At the deepest level, alongside his monstrous metallic cuticles, there was naught but the silo entrance, a collection of dusty crates, a metallic spiral stair and a freight elevator. (Built into the side of a mountain, the complex could be entered from its peak or base.) Their guide was tardy for some reason, but only Tomo would've thought to be impatient this soon, and her attention was elsewhere at the moment. "Okay, Kagura," she stage-whispered, "Here's the plan: I'll yell, 'fire!', and you subdue the guards while they're distracted. Then I'll use my mad hotwiring skills to break the lock and…"

"Maybe you should conspire a little more quietly?" Sandra suggested. "I'm pretty sure Mr. Mihama can hear you."

He had. He was chuckling.

"Oh, you're laughing now, you're laughing now, 'Hiro! But just wait! Let's see if you're still laughing when Kagura and I are rampaging through Downtown Tokyo in-!"

"I'm out," Kagura said quickly.

"But Osaka will help me, won't you?" The Space Cadet shrugged amiably. "There you go, ha! You'll never stop the combined mental might of the anti-bonkuras! Our genius will…"

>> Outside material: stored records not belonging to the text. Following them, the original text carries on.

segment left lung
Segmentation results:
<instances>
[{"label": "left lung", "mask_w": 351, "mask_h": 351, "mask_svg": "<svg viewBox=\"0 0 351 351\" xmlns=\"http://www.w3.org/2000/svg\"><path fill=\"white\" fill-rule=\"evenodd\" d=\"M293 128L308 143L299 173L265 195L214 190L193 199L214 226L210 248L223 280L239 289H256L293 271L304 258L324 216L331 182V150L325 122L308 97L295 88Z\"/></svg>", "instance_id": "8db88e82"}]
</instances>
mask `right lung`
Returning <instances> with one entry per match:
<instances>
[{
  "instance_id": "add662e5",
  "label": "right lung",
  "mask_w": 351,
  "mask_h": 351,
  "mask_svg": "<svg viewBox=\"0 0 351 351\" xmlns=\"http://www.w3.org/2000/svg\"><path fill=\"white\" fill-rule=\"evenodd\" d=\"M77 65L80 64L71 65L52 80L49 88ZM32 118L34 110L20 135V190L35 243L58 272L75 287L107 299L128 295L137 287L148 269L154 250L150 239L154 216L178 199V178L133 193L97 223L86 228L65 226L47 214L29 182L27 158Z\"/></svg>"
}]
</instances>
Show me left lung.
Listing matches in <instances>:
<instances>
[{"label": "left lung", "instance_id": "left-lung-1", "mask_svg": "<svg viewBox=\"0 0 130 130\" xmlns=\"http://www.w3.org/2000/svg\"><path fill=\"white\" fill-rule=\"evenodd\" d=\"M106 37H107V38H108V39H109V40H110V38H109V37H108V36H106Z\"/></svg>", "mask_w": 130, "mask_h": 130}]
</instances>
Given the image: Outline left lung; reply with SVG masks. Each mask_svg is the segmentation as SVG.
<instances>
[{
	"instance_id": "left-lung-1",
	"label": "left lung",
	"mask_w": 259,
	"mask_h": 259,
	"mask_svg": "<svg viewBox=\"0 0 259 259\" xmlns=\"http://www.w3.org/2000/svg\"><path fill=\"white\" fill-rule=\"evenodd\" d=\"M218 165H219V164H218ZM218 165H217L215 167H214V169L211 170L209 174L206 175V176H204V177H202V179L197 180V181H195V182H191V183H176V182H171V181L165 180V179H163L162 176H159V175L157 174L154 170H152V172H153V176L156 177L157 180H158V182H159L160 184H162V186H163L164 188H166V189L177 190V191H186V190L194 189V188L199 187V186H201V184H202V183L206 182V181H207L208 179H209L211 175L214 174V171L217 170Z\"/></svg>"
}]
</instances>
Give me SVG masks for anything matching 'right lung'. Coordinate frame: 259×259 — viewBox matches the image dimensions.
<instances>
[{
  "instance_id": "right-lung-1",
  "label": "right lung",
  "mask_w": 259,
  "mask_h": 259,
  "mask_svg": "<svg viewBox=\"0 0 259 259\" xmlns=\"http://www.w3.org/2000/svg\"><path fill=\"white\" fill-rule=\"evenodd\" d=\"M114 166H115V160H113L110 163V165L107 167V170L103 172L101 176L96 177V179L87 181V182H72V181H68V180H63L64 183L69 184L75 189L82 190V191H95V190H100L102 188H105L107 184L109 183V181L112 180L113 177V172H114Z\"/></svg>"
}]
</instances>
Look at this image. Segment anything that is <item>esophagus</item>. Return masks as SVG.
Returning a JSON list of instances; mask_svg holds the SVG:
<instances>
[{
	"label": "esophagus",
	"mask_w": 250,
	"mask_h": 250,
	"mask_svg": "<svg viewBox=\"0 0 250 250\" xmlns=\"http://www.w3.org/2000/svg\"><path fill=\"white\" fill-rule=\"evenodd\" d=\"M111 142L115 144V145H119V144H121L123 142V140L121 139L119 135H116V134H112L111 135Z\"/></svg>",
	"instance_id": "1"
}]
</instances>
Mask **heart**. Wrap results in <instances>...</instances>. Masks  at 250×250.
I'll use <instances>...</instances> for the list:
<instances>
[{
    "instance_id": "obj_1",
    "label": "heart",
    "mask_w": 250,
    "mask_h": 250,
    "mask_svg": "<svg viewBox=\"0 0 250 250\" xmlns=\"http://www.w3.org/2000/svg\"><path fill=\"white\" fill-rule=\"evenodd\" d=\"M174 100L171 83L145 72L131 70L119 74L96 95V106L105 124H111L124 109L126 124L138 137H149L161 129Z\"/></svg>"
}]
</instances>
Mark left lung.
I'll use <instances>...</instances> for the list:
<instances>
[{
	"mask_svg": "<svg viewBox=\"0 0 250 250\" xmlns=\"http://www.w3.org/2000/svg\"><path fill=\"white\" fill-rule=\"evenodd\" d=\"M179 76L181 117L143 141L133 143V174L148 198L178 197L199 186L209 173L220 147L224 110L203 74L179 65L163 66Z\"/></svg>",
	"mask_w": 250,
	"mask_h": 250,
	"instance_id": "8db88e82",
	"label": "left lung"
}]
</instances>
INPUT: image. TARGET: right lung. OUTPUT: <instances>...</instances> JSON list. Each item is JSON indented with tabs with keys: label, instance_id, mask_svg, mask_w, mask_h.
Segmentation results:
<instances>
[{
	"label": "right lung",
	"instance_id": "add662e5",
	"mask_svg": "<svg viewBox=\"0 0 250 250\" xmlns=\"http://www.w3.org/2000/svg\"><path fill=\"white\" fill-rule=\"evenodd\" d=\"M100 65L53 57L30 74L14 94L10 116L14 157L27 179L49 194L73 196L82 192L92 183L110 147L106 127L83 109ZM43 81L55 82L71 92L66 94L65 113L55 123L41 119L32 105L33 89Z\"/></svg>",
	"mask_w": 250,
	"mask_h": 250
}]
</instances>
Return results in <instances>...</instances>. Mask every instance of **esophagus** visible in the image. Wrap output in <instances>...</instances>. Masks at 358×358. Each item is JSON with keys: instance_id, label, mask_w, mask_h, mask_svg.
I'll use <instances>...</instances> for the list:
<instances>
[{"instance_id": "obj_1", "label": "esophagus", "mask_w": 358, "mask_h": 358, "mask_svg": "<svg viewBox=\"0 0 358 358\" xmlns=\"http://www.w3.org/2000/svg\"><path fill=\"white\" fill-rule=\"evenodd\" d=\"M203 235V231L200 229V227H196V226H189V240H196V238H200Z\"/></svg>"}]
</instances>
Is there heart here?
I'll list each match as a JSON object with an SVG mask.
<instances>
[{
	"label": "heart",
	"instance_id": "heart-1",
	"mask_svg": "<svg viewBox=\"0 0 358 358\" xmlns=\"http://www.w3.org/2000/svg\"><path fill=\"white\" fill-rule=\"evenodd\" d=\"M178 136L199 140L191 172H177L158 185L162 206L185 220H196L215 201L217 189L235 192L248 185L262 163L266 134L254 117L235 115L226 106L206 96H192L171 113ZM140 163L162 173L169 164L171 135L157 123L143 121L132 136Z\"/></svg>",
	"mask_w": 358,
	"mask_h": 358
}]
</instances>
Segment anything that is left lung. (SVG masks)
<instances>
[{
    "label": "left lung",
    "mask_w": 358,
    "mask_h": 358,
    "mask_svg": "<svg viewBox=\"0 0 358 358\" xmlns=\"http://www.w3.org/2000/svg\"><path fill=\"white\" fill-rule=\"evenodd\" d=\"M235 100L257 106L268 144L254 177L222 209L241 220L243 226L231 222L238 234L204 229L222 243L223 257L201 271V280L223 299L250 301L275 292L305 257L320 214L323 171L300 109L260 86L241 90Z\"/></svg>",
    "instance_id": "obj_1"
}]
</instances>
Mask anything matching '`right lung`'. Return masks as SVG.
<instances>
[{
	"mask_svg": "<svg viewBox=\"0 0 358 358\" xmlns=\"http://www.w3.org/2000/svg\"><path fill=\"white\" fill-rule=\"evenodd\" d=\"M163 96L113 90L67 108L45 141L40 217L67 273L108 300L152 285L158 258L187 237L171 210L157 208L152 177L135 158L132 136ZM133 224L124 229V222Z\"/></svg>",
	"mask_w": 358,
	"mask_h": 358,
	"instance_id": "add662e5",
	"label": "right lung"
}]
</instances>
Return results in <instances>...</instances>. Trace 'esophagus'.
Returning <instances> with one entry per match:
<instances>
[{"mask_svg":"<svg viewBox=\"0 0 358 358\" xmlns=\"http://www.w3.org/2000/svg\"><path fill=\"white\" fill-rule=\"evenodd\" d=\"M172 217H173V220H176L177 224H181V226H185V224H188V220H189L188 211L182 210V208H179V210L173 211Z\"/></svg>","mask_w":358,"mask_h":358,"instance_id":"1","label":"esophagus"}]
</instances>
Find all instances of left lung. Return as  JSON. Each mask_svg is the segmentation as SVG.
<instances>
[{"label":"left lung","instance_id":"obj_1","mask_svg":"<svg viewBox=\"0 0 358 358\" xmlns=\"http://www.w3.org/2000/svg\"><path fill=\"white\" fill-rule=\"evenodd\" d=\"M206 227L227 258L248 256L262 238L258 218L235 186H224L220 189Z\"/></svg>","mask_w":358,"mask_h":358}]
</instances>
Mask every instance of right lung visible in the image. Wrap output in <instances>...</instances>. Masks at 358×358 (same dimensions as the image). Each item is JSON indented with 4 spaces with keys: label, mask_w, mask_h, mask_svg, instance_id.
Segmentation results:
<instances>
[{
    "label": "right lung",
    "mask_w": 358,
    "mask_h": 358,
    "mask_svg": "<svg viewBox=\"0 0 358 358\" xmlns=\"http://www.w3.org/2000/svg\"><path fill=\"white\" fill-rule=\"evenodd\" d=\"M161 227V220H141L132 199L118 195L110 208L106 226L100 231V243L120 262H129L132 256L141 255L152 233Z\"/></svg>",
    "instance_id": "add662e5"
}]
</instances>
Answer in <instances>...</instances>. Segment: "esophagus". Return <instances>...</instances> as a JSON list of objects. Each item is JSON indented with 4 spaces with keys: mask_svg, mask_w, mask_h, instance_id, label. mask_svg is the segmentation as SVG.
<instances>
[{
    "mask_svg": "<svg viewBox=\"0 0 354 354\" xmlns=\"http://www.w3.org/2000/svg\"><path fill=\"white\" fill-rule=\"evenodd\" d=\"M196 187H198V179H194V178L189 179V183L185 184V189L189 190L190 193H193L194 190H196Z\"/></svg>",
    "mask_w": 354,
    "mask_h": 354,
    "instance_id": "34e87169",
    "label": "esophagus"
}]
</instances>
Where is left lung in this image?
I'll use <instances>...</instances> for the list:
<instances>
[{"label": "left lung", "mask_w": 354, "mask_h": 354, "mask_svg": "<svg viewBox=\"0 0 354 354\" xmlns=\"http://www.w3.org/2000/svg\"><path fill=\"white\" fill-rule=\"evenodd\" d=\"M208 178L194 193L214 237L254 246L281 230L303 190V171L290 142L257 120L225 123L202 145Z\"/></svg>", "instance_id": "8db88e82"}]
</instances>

"Honestly, Tomo!" Yomi snapped. "Why would you even _think_ to _try _and do something like that?"

"To see if I could! Duh!"

"But Ms. Tomo," Chiyo put in, "You wouldn't be able to do anything with Mechagodzilla anyway. Control has to launch him before he can even move."

"Jeez, Ms. Know-it-All! We haven't even taken the tour yet!"

"Yeah," Mr. Mihama added, "How _did_ you know that?"

"Well…" It was just _so hard_ not to look when you found something marked "Top Secret" on a coffee table. Chiyo smiled bashfully. "Um, educated guess?"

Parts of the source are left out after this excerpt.